Whenever you buy chocolate, it’s tempered. Bars, chips, disks, chunks…whenever chocolate leaves the factory, it’s tempered. The only time you’ll ever bring home untempered chocolate is if it’s been baked (say, in a chocolate chip cookie) or if you happen to leave it in a hot car and it melts. In either case, the carefully manipulated, uniform crystal structure is destroyed and a new, random one forms in its place — with the predictable consequences for the chocolate’s texture and appearance.

Here’s a factory-fresh chocolate bar that I’m about to melt down to make a chocolate coating. Notice the crisp definition around the logo emboss and the shiny luster of it. That almost gleaming surface is what happens when tempered chocolate is cooled in a metal or plastic mold. The already quite orderly cocoa butter crystals are given even more structure by their contact with a smooth surface, with the result that they reflect more light.

Compare that to the back side of the bar, which was exposed to the air as it cooled. It still has some luster, it’s not totally dull, however it has considerably less shine.

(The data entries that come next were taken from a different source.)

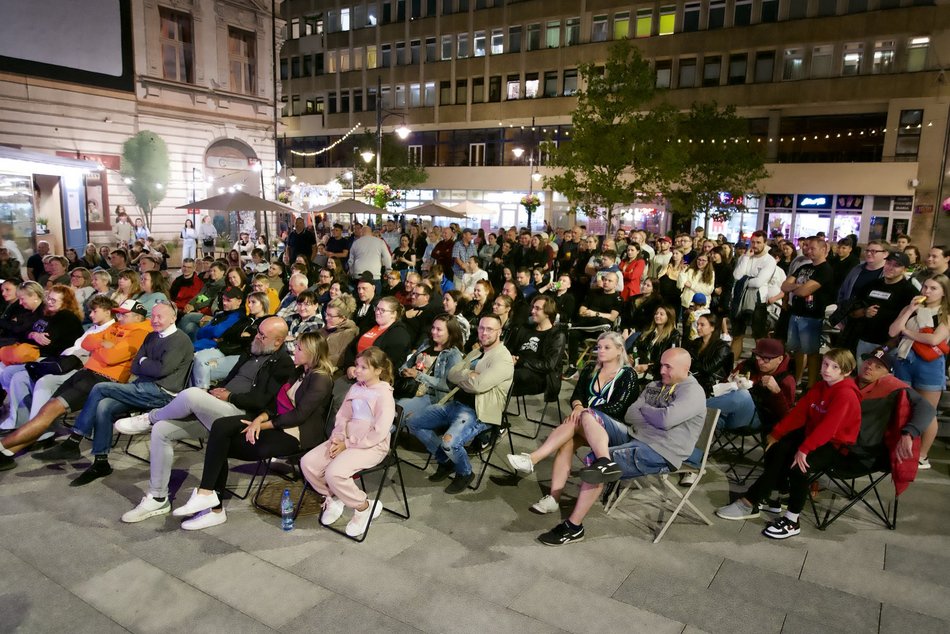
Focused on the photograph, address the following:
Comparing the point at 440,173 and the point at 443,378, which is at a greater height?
the point at 440,173

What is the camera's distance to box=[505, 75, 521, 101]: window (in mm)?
36031

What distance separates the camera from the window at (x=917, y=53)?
25.7 metres

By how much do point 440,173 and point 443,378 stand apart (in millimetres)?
→ 35142

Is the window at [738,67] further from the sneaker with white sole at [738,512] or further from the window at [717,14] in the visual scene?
the sneaker with white sole at [738,512]

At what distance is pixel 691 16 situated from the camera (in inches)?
1200

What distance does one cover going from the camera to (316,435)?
4.93 meters

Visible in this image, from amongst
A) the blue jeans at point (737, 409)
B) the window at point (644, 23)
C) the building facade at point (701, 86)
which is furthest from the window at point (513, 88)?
the blue jeans at point (737, 409)

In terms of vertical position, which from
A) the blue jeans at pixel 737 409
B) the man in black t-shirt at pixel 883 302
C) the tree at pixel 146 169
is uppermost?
the tree at pixel 146 169

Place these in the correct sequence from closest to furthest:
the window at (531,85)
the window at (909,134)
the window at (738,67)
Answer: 1. the window at (909,134)
2. the window at (738,67)
3. the window at (531,85)

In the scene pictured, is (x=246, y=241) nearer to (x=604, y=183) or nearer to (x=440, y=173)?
(x=604, y=183)

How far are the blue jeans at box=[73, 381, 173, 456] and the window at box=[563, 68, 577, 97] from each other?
105 ft

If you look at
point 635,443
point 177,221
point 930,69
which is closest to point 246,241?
point 177,221

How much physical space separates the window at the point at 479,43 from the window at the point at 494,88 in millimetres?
1568

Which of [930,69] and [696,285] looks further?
[930,69]
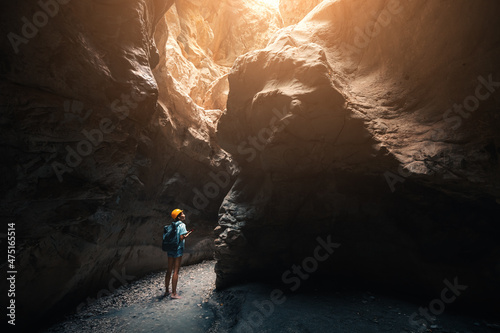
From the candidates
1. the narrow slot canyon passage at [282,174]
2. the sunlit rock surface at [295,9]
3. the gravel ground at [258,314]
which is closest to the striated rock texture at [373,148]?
the narrow slot canyon passage at [282,174]

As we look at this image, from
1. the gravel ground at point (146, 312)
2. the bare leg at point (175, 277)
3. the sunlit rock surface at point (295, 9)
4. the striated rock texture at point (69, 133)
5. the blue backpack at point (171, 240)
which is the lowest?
the gravel ground at point (146, 312)

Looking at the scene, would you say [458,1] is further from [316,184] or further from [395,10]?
[316,184]

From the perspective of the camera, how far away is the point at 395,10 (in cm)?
504

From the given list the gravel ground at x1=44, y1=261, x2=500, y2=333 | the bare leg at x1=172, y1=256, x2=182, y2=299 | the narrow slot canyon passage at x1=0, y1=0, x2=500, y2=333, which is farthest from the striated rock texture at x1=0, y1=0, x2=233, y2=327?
the bare leg at x1=172, y1=256, x2=182, y2=299

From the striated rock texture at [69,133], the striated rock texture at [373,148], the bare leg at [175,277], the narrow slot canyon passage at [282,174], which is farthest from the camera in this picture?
the bare leg at [175,277]

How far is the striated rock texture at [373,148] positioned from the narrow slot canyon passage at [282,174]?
0.11 feet

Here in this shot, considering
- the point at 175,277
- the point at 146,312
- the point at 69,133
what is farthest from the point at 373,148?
the point at 146,312

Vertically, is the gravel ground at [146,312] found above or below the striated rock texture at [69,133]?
below

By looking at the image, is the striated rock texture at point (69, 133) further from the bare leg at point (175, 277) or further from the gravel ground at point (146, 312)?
the bare leg at point (175, 277)

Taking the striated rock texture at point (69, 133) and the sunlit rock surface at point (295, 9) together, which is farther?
the sunlit rock surface at point (295, 9)

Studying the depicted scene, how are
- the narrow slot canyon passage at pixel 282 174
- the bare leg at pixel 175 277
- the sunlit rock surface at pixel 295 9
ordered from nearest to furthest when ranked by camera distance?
the narrow slot canyon passage at pixel 282 174 < the bare leg at pixel 175 277 < the sunlit rock surface at pixel 295 9

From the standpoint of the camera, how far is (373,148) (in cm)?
471

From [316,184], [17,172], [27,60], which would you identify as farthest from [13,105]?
[316,184]

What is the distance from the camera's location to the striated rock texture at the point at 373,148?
3.91m
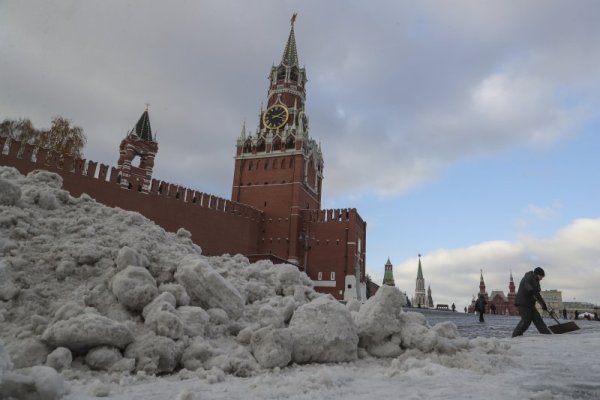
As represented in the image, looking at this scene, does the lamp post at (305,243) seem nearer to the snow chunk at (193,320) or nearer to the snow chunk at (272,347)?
the snow chunk at (193,320)

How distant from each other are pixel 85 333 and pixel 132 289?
873 millimetres

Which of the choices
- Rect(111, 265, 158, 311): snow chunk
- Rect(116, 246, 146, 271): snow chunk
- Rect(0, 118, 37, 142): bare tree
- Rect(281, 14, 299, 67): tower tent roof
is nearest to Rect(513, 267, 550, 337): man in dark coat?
Rect(111, 265, 158, 311): snow chunk

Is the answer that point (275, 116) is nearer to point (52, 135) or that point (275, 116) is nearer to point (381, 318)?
point (52, 135)

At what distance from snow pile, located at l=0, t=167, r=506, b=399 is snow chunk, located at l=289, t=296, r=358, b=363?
1 cm

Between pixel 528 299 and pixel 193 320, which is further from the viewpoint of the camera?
pixel 528 299

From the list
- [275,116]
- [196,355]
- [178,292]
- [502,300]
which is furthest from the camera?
[502,300]

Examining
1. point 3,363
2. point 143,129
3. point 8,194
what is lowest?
point 3,363

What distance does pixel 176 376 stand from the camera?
12.8 ft

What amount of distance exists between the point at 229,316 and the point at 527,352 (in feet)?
13.5

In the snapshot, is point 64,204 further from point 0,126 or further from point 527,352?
point 0,126

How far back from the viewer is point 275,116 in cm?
3928

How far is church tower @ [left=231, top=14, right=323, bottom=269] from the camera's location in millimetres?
33375

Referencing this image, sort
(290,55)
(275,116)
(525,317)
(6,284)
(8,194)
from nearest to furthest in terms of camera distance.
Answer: (6,284)
(8,194)
(525,317)
(275,116)
(290,55)

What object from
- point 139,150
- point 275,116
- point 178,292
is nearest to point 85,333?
point 178,292
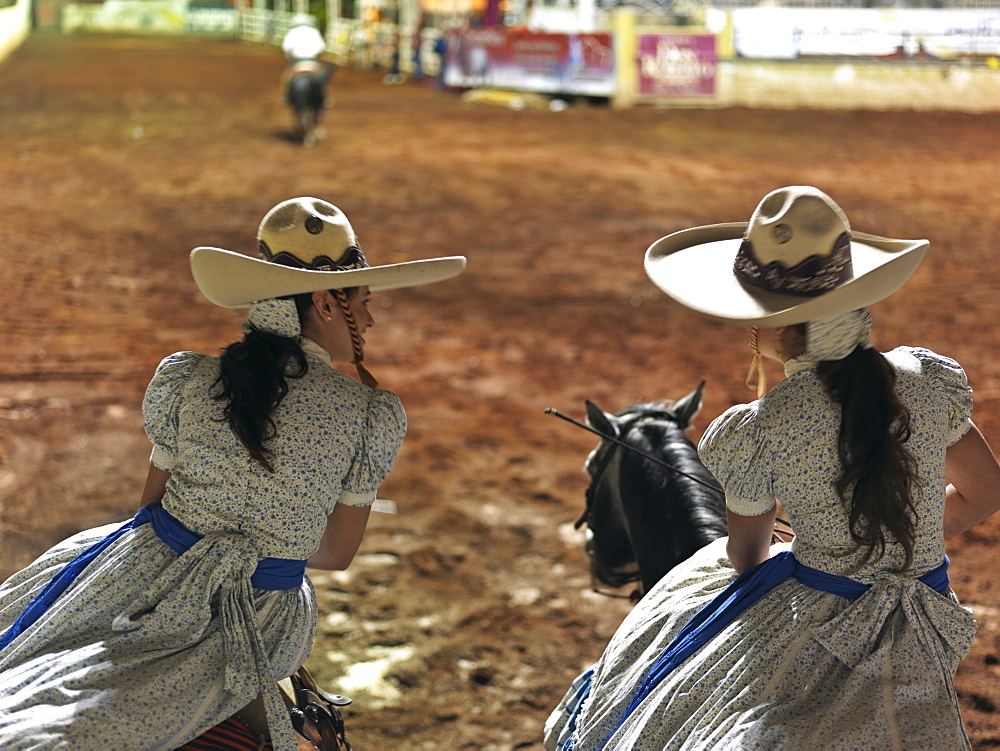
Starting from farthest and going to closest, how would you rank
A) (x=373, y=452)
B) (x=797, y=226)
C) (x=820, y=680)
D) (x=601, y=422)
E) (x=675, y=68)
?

This is essentially the finish you can expect when you apply tempered chocolate to the top of a cake. And if you’ve ever wondered how it is that chocolates can be un-molded so easily without being reheated, it’s because tempered chocolate takes up 2-3% less space than untempered chocolate. All those tight crystal formations, donchaknow. The tempered bars thus loosen themselves from their molds as they cool.